GIVEN INSTRUCTION A – Below, quote the records word for word, starting with the line that contains "What is the measured" and going on through the end of the records.

DOCUMENT SECTION –
--- START ---

Many carriers are now involved in deploying and optimizing more complex LTE networks, making drive-test systems more important than ever. But the changing nature of today’s networks has exposed certain limitations in conventional drive-time systems.
Currently about 70% of voice and 90% of data traffic originates indoors. Indoor use already generates the majority of customer problem reports, and this number is increasing.
Yet the size, weight, and complexity of traditional drive-test systems mean that they are nearly always used within a vehicle. You can’t drive a vehicle into an airport, office building, or shopping mall, so it’s difficult or impossible to make measurements in the places where the majority of mobile devices are used.
Drive-test systems are also considerably different than smartphone devices, which sometimes make it difficult to replicate and understand the issues experienced by users on smartphones.
Not Your Father’s Smartphone
Smartphone-based drive-test systems first appeared on the market several years ago. The portability of the smartphone-based drive-test systems is a key advantage. Users can travel through buildings or other areas that are off limits to conventional drive test systems. When the smartphone is being used outside, data can be geolocated using the internal global positioning system of the handset or an external Bluetooth device. That said, it’s also important to point out that smartphone-based drive-test systems cannot match the accuracy of receiver-based drive-test systems.

--- END ---

DATA PROVIDED –
--- START ---

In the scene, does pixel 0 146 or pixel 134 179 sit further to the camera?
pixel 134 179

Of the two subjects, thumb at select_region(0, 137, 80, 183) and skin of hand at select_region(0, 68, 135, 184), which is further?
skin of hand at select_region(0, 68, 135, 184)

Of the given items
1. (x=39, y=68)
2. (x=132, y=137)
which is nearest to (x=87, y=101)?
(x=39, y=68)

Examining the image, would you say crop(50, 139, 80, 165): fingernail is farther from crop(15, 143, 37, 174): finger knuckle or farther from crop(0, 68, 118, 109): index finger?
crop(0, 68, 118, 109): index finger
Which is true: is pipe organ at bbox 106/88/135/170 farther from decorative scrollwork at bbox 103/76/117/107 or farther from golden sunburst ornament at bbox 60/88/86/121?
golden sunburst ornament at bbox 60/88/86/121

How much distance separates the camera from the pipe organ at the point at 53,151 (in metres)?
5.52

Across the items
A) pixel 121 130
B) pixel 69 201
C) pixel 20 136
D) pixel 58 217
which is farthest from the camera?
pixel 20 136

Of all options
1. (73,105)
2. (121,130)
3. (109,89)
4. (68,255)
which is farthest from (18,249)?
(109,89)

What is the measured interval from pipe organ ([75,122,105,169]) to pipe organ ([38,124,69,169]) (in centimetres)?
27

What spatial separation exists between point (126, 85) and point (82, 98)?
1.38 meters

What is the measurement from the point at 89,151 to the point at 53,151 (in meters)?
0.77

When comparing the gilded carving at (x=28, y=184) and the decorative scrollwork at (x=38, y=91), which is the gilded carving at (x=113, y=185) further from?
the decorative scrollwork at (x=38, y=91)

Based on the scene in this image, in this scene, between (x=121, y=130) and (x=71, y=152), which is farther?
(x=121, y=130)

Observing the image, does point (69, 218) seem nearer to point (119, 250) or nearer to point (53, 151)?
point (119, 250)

--- END ---

GIVEN INSTRUCTION B – From the article on drive-test systems above, print the passage that starts with "Many carriers are" and goes on through "number is increasing.", keeping every word unchanged.

TASK SOLUTION A –
What is the measured interval from pipe organ ([75,122,105,169]) to pipe organ ([38,124,69,169]) (in centimetres)?
27

What spatial separation exists between point (126, 85) and point (82, 98)?
1.38 meters

What is the measurement from the point at 89,151 to the point at 53,151 (in meters)?
0.77

When comparing the gilded carving at (x=28, y=184) and the decorative scrollwork at (x=38, y=91), which is the gilded carving at (x=113, y=185) further from?
the decorative scrollwork at (x=38, y=91)

Based on the scene in this image, in this scene, between (x=121, y=130) and (x=71, y=152), which is farther?
(x=121, y=130)

Observing the image, does point (69, 218) seem nearer to point (119, 250) or nearer to point (53, 151)?
point (119, 250)

TASK SOLUTION B –
Many carriers are now involved in deploying and optimizing more complex LTE networks, making drive-test systems more important than ever. But the changing nature of today’s networks has exposed certain limitations in conventional drive-time systems.
Currently about 70% of voice and 90% of data traffic originates indoors. Indoor use already generates the majority of customer problem reports, and this number is increasing.